How do you measure success and greatness in a genre like science fiction?
I can think of several possibilities.
- You could look at total sales – how popular was a writer in their day and since, based on how many books they moved?
- You could look at cultural assimilation – how much has their work influenced and been incorporated into everyday life, entertainment, politics, etc.?
- You could look at the depth and complexity of the worlds they created – how fully-fleshed out and detailed are they?
- You could look at their message – were they trying to say something truly important and timely, and were they successful?
It is my opinion that, by most of these standards, and by a few that I’ll talk about in more detail, the greatest sci-fi author of the 20th century is Michael Crichton.
On His Novels Alone…
I know, I know…If you object to that statement, then your objection probably starts with, “But he’s not a sci-fi writer!” Friends, that is exactly my point. Michael Crichton absolutely did write sci-fi, both hard and soft, but his skill was such that it often escaped notice. He was a gifted enough writer that he very rarely had to lean on the sci-fi elements of his stories in order to carry them. Partly this was because he rarely strayed from near-future possibilities that were extremely plausible, even in their time. But mostly it was just because he was good; he knew how to tell a good story that made a point and that his readers cared about. The sci-fi elements were usually just that – elements – and not the foundation of the whole thing.
That leads me to another measure by which I think Crichton is the 20th century’s greatest sci-fi author – the quality of his writing. Look, I’m not going to knock any of the great sci-fi authors of the 20th century. They’re the Greats because they were/are great. But in my book, when you look at the elements of quality writing – a clear purpose, good organization, expression, point of view, word choice, etc. – I think Crichton is at the top of the heap.
What I specifically love about Crichton novels is his pacing. Among other sci-fi authors that I’ve read, Crichton does something unique. Crichton had a way of starting a story off with some exposition and character/world building, crescendoing slowly until the point where the reader is hooked, and then continuing that crescendo through the novel’s end. That isn’t the unique part. What was unique to Crichton is how and where he would choose to pull back from the novel’s crescendo at key moments to introduce a new idea or make a case for his central motif. His novels, in short, had similar beats and pacing to the types of movies and TV that I love.
Perhaps You’ve Heard of His Cinematic Works…?
Which is no surprise, considering that Crichton was also more of a jack-of-all-trades than any other 20th century sci-fi author. His unique perspective also included being the son of a journalist, graduating summa cum laude with a degree in biological anthropology, and graduating from Harvard medical school with his MD. In addition to his many books, Crichton wrote television episodes, screenplays, and directed his fair share of TV and movies. No other 20th century sci-fi great can claim that, to my knowledge. What I’m trying to say is that Michael Crichton was well-rounded, insightful, and conversant in a variety of subjects to a greater degree than any other 20th century sci-fi great that I’m aware of.
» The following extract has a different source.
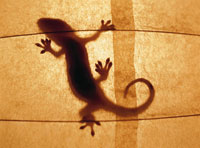 和紙に映ったヤモリの影 25201002737| 写真素材・ストックフォト・画像・イラスト素材|アマナイメージズ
But to me, the single biggest reason that Michael Crichton is the greatest sci-fi author of the 20th century is that his works have permeated Western pop culture to a greater degree than any other. He was, and still is, everywhere. Of course you’ve seen Jurassic Park. Have you seen Congo, Sphere, or Timeline? Or Crichton’s first movie adaptation of one of his novels, The Andromeda Strain? Those are all Crichton novels turned into films. Did you enjoy the Antonio Banderas movie The 13th Warrior? That’s based on Crichton’s novel Eaters of the Dead. Do you, like me, watch the movie Twister every single time it’s on TV? Crichton wrote that, too. Are you a fan of HBO’s Westworld? That’s based on the 1973 movie of the same name that Crichton directed. Did you spend the late ’90s and the ’00s enthralled with NBC’s hospital drama ER? That’s based on a pilot script for a TV series that Crichton wrote in 1974, based on his novel Five Patients. If you’re more into drama/thrillers, you might have enjoyed 1993’s Rising Sun, or 1994’s Disclosure, or 1978’s The Great Train Robbery.
Here’s another factotum about Crichton’s prolific and varied career: in 1995, Crichton had the nation’s number one best-selling book (The Lost World), number one movie (Congo), and number one TV show (ER). Then he repeated that trifecta again in 1996 with Airframe, Twister, and ER. No one else has ever accomplished that feat even once.
I’ll say it again to ward off the hard sci-fi die-hards: I am in no way trying to disparage the likes of William Goldman, Orson Scott Card, Isaac Asimov, Arthur C. Clarke, Philip K. Dick, etc. They are deserving of every word of praise and every award that they get. I simply believe that Michael Crichton is worthy of just as much praise.